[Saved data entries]
────────────────────
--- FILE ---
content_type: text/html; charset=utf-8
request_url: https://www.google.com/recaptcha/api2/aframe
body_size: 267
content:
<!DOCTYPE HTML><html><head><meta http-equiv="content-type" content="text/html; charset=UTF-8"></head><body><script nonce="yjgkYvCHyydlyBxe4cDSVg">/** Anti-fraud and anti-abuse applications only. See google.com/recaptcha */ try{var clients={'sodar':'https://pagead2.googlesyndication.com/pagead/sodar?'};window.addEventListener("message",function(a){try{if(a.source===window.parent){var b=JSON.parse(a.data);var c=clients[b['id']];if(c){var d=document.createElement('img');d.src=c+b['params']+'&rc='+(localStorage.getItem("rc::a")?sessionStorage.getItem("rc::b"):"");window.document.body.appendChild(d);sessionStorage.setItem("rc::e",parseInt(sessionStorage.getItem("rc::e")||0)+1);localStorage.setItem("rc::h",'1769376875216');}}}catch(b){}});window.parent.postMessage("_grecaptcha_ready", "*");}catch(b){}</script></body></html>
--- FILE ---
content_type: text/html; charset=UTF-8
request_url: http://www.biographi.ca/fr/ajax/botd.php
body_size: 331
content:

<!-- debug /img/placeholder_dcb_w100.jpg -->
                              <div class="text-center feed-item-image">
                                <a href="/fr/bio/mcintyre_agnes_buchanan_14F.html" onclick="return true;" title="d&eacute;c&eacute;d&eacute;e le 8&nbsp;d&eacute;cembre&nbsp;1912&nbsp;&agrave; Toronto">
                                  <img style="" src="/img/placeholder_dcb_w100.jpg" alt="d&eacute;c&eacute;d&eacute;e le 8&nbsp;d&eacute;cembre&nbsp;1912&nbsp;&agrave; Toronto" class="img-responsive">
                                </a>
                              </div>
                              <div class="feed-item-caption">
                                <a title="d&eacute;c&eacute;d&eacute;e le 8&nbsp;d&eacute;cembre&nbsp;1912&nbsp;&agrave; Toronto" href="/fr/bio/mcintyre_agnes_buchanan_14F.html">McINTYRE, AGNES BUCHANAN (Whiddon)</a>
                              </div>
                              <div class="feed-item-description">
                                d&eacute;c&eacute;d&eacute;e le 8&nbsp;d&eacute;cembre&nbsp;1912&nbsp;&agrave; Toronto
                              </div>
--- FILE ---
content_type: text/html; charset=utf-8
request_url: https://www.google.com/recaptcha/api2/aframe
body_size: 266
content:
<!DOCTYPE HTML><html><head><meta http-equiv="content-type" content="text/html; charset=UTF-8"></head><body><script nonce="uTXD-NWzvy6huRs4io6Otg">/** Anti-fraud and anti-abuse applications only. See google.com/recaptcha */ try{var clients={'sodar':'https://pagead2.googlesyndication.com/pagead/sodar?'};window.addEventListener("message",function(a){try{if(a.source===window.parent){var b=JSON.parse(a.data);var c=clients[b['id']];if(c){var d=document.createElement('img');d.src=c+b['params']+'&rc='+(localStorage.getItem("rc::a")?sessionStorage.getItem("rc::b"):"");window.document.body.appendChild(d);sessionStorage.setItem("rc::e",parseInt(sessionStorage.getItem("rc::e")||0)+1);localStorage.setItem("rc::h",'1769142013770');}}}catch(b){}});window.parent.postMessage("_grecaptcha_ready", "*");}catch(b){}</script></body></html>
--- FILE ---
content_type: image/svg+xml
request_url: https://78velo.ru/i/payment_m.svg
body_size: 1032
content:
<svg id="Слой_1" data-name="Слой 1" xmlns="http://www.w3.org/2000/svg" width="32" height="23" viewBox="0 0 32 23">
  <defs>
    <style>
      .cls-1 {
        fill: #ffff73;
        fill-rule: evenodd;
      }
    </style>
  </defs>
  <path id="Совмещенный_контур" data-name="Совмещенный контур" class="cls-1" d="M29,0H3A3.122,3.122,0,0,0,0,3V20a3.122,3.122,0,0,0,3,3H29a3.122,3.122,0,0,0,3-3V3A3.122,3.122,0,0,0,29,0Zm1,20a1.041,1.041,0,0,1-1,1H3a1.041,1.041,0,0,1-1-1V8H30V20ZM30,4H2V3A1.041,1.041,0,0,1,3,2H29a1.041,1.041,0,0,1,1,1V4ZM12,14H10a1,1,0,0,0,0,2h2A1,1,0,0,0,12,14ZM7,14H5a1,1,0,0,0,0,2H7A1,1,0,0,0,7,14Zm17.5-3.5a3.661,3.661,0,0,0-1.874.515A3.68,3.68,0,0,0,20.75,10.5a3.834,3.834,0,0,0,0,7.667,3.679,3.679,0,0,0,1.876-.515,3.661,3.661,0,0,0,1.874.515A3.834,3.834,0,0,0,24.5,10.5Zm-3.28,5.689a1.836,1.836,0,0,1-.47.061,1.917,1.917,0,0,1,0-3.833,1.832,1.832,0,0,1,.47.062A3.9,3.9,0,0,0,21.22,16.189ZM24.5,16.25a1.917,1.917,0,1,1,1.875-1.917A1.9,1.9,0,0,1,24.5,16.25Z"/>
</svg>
────────────────────
What the task requires => Copy each line of the data that includes the word "agrave".

Expected output =>
                                <a href="/fr/bio/mcintyre_agnes_buchanan_14F.html" onclick="return true;" title="d&eacute;c&eacute;d&eacute;e le 8&nbsp;d&eacute;cembre&nbsp;1912&nbsp;&agrave; Toronto">
                                  <img style="" src="/img/placeholder_dcb_w100.jpg" alt="d&eacute;c&eacute;d&eacute;e le 8&nbsp;d&eacute;cembre&nbsp;1912&nbsp;&agrave; Toronto" class="img-responsive">
                                <a title="d&eacute;c&eacute;d&eacute;e le 8&nbsp;d&eacute;cembre&nbsp;1912&nbsp;&agrave; Toronto" href="/fr/bio/mcintyre_agnes_buchanan_14F.html">McINTYRE, AGNES BUCHANAN (Whiddon)</a>
                                d&eacute;c&eacute;d&eacute;e le 8&nbsp;d&eacute;cembre&nbsp;1912&nbsp;&agrave; Toronto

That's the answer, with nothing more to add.